Set exercise
Locate every line in the records below that contains the word "appear" and copy each of those lines in full.

(begin)

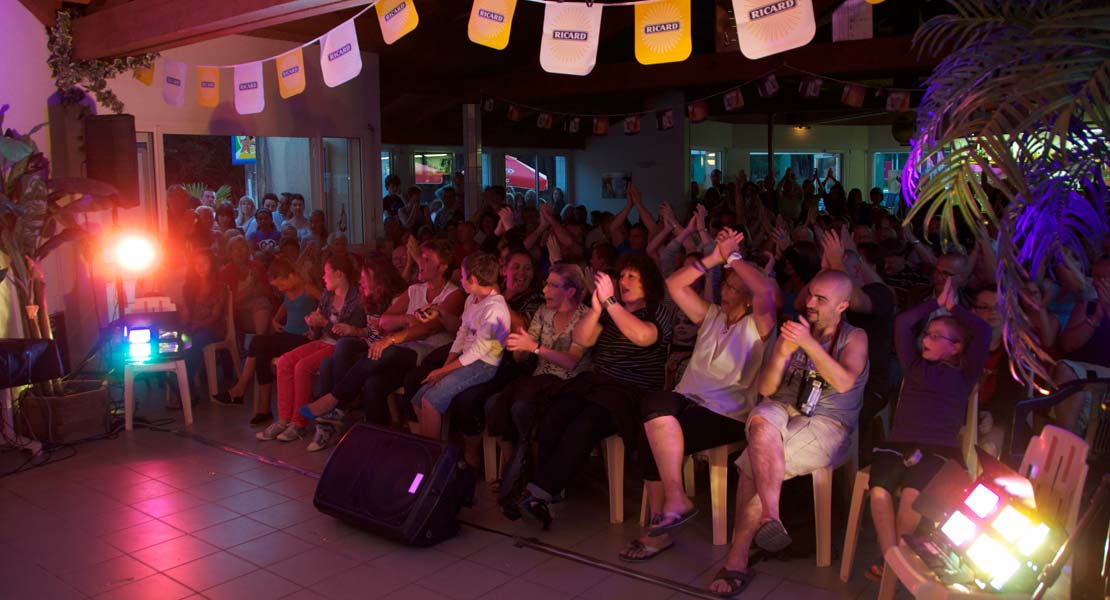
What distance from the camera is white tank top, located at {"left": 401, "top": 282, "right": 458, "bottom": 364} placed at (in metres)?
5.48

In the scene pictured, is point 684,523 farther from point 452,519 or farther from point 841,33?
point 841,33

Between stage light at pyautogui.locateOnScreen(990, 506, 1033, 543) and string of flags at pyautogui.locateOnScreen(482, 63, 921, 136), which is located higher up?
string of flags at pyautogui.locateOnScreen(482, 63, 921, 136)

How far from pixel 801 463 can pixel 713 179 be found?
11739 mm

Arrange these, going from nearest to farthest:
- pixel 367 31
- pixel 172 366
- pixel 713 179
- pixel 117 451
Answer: pixel 117 451 → pixel 172 366 → pixel 367 31 → pixel 713 179

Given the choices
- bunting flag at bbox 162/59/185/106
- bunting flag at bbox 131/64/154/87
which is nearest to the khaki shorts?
bunting flag at bbox 162/59/185/106

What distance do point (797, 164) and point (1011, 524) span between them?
17186mm

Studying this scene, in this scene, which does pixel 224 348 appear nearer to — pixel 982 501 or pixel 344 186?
pixel 344 186

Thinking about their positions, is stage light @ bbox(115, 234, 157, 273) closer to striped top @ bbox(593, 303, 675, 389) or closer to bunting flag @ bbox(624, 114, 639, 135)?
striped top @ bbox(593, 303, 675, 389)

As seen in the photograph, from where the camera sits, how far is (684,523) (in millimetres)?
4047

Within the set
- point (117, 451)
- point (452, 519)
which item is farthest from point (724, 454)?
point (117, 451)

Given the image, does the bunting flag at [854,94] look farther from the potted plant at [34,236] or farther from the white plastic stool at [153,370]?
the potted plant at [34,236]

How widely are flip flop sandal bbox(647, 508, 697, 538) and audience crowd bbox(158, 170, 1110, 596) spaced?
0.01 m

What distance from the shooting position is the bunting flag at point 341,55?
5.58 meters

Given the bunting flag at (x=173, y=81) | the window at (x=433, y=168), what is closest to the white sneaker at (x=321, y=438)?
the bunting flag at (x=173, y=81)
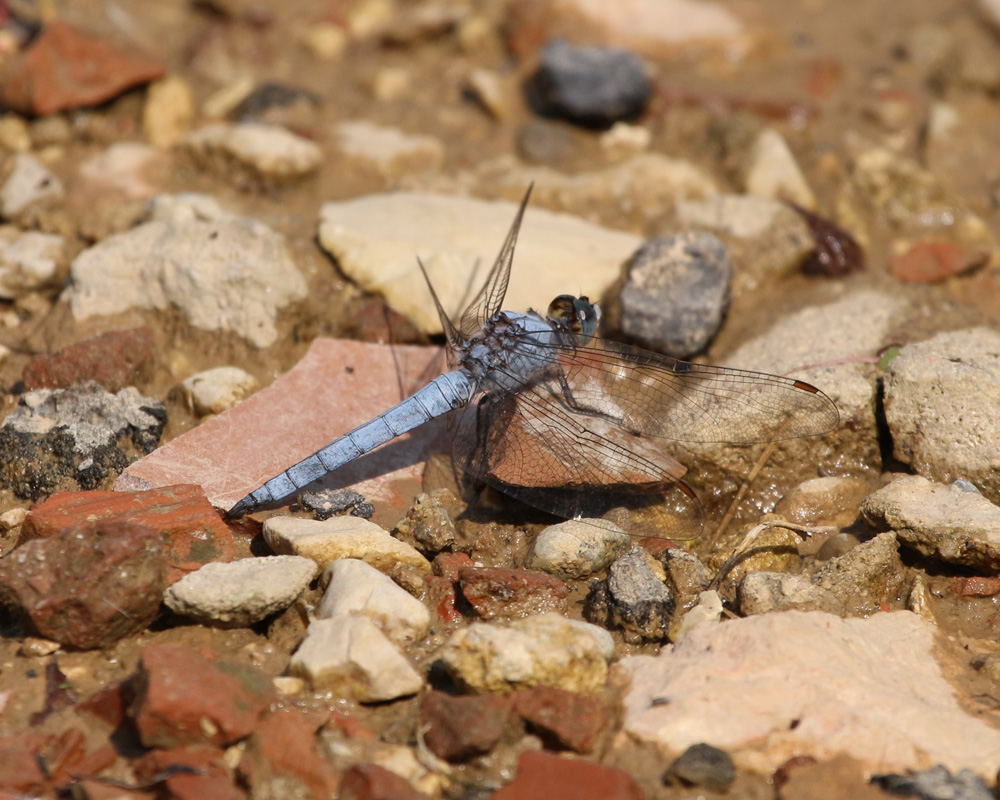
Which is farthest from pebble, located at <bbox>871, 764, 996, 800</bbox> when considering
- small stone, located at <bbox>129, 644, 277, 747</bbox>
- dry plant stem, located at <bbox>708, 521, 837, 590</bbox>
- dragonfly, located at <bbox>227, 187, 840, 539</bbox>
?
small stone, located at <bbox>129, 644, 277, 747</bbox>

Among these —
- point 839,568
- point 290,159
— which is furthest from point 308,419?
point 839,568

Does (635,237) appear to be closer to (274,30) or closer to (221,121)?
(221,121)

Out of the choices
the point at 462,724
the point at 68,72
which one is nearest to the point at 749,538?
the point at 462,724

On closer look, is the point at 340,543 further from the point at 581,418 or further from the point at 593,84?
Result: the point at 593,84

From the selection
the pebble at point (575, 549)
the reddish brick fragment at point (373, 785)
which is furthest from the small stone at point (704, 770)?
the pebble at point (575, 549)

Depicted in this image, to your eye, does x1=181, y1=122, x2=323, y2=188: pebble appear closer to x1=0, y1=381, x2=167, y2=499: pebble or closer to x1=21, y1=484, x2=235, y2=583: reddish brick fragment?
x1=0, y1=381, x2=167, y2=499: pebble

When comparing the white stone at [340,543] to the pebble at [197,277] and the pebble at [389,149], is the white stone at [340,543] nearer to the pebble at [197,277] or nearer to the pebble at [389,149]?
the pebble at [197,277]

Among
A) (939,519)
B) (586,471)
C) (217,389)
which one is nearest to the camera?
(939,519)
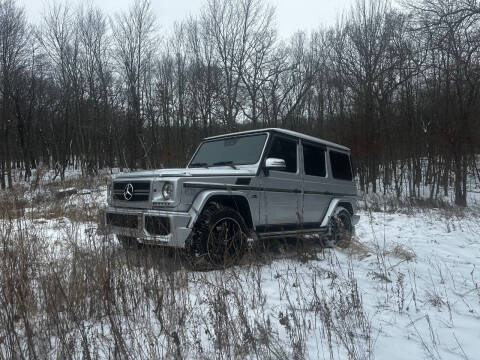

(end)

Exercise answer
Studying this scene, in this scene, which does pixel 224 348 appear nearer to — pixel 982 501 or pixel 344 186?
Does (635,237) appear to be closer to (274,30) or closer to (221,121)?
Depicted in this image, to your eye, does x1=181, y1=122, x2=323, y2=188: pebble appear closer to x1=0, y1=381, x2=167, y2=499: pebble or closer to x1=21, y1=484, x2=235, y2=583: reddish brick fragment?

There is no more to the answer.